Stored data entries
================================

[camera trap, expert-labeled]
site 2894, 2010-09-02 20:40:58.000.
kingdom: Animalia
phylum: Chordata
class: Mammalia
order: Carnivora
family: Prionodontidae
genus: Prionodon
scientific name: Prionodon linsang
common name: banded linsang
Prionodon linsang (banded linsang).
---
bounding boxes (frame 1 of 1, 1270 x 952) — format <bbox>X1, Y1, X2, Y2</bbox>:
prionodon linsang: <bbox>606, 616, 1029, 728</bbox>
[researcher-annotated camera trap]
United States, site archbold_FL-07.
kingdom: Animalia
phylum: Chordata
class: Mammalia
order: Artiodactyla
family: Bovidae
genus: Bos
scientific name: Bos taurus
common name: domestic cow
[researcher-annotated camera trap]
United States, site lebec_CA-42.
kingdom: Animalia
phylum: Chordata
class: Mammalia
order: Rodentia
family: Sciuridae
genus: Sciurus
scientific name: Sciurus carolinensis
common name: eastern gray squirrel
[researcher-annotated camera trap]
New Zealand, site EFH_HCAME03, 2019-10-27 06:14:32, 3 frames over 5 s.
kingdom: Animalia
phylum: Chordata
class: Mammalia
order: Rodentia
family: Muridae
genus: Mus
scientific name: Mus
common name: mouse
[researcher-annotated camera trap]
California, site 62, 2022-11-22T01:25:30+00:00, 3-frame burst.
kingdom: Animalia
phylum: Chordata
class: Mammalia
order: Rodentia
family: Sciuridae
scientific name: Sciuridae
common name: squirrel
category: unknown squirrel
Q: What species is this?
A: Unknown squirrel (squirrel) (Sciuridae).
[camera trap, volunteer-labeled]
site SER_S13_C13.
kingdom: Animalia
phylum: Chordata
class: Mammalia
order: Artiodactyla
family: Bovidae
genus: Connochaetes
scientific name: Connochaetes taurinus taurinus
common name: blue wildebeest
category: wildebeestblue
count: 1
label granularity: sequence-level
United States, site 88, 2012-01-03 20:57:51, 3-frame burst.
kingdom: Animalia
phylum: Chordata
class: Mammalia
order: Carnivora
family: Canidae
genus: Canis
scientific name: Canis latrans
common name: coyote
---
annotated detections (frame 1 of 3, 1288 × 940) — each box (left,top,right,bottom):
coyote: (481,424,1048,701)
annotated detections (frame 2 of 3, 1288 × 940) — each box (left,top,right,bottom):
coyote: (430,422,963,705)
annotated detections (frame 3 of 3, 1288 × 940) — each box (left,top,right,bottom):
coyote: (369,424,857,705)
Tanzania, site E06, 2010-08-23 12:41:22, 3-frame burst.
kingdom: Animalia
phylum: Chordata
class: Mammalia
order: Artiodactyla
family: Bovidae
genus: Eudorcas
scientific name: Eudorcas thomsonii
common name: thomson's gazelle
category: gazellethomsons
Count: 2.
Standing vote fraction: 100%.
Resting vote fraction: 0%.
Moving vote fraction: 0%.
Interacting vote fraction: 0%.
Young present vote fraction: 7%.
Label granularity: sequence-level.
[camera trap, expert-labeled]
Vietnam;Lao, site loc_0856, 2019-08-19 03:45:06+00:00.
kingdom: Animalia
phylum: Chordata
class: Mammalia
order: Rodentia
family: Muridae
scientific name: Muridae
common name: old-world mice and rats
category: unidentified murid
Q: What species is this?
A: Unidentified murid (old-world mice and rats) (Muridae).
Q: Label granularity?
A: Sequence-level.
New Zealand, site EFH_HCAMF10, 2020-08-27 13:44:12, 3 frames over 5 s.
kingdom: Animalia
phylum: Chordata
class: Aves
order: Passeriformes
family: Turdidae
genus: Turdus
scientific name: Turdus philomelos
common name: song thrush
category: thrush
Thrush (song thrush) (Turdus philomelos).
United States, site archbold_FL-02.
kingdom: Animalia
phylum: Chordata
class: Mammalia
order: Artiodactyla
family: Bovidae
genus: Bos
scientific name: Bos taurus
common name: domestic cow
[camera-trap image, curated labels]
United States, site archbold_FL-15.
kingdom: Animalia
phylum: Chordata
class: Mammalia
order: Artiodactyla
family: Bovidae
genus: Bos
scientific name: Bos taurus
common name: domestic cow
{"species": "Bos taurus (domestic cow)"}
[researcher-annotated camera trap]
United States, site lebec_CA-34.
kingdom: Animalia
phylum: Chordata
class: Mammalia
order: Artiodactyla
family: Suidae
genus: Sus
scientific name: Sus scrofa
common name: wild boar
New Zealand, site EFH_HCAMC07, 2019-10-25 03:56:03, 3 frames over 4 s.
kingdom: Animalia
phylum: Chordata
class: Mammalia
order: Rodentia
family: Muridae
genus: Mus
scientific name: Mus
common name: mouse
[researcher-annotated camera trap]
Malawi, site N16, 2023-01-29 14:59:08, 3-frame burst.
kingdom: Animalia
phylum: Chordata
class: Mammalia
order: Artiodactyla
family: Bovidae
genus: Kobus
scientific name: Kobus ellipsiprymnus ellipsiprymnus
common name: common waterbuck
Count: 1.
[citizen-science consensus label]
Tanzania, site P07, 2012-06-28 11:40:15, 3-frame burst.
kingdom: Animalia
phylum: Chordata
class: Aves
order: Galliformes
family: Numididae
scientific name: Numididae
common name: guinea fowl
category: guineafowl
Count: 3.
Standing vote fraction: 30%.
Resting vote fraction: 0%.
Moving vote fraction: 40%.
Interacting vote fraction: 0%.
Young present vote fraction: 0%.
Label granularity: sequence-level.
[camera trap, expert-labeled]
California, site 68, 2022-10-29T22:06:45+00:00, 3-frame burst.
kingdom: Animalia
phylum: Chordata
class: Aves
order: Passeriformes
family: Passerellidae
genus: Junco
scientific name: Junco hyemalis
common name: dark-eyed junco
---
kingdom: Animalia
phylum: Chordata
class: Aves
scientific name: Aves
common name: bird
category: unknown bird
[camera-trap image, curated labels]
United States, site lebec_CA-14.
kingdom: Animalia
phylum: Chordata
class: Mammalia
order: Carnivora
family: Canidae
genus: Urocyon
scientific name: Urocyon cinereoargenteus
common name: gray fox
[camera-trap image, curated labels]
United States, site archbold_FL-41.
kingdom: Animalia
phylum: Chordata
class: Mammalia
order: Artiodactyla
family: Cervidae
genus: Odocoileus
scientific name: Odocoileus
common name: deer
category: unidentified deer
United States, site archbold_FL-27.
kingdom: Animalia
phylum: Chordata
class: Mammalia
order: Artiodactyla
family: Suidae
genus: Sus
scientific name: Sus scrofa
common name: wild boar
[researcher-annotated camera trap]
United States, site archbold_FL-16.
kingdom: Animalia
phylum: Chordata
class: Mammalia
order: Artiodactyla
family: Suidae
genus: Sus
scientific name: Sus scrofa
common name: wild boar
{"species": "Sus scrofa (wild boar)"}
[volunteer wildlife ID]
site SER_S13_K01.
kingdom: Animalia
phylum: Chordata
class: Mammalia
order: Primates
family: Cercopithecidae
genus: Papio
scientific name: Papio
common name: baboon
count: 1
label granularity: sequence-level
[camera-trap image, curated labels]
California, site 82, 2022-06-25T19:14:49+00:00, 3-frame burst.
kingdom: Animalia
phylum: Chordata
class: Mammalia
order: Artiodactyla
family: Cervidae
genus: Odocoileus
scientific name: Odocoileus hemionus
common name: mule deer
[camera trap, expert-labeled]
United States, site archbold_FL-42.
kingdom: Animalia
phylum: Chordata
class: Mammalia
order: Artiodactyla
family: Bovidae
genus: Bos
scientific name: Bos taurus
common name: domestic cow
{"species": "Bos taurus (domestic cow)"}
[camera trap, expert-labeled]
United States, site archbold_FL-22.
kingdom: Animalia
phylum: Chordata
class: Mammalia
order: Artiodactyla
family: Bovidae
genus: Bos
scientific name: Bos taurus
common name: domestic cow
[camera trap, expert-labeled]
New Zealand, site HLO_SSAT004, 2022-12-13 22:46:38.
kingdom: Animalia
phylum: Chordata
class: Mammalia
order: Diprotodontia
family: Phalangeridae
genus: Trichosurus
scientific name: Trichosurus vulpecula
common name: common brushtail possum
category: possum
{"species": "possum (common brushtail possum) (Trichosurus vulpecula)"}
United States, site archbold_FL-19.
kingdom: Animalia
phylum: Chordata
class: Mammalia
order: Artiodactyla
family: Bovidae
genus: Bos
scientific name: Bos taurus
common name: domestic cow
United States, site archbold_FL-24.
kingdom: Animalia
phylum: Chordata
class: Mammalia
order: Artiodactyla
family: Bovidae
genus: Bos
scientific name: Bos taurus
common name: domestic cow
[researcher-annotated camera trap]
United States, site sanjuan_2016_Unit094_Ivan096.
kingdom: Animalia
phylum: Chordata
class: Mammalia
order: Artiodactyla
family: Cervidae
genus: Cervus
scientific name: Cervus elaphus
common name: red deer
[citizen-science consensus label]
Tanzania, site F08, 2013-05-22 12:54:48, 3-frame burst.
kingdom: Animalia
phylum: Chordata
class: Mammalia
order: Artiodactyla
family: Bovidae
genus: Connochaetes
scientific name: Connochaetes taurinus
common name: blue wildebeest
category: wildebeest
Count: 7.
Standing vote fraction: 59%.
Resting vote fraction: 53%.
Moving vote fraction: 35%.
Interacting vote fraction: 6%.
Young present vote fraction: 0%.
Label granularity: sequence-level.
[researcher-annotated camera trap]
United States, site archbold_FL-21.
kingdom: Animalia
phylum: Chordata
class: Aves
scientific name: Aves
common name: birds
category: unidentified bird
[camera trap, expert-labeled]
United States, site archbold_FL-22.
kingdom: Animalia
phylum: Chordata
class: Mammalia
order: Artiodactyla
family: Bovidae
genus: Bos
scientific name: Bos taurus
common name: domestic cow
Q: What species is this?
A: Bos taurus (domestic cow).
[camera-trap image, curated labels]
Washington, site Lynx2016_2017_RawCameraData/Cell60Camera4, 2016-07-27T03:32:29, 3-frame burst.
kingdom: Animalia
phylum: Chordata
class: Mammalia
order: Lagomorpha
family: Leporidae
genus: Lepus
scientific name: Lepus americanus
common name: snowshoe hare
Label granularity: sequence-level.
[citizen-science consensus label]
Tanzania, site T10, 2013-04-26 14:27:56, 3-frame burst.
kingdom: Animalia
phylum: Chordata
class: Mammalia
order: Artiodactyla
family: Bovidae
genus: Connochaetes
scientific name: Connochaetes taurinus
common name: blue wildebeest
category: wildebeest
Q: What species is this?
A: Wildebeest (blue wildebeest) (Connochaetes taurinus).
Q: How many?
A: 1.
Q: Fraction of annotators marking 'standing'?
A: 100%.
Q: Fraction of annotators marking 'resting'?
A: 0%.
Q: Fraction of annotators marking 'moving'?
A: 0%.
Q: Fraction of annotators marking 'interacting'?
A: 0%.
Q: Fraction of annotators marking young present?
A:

================================

== WHAT NEEDS TO BE DONE ==
Scan the data for the string "burst" and copy each line in which it occurs.

== RESPONSE ==
California, site 62, 2022-11-22T01:25:30+00:00, 3-frame burst.
United States, site 88, 2012-01-03 20:57:51, 3-frame burst.
Tanzania, site E06, 2010-08-23 12:41:22, 3-frame burst.
Malawi, site N16, 2023-01-29 14:59:08, 3-frame burst.
Tanzania, site P07, 2012-06-28 11:40:15, 3-frame burst.
California, site 68, 2022-10-29T22:06:45+00:00, 3-frame burst.
California, site 82, 2022-06-25T19:14:49+00:00, 3-frame burst.
Tanzania, site F08, 2013-05-22 12:54:48, 3-frame burst.
Washington, site Lynx2016_2017_RawCameraData/Cell60Camera4, 2016-07-27T03:32:29, 3-frame burst.
Tanzania, site T10, 2013-04-26 14:27:56, 3-frame burst.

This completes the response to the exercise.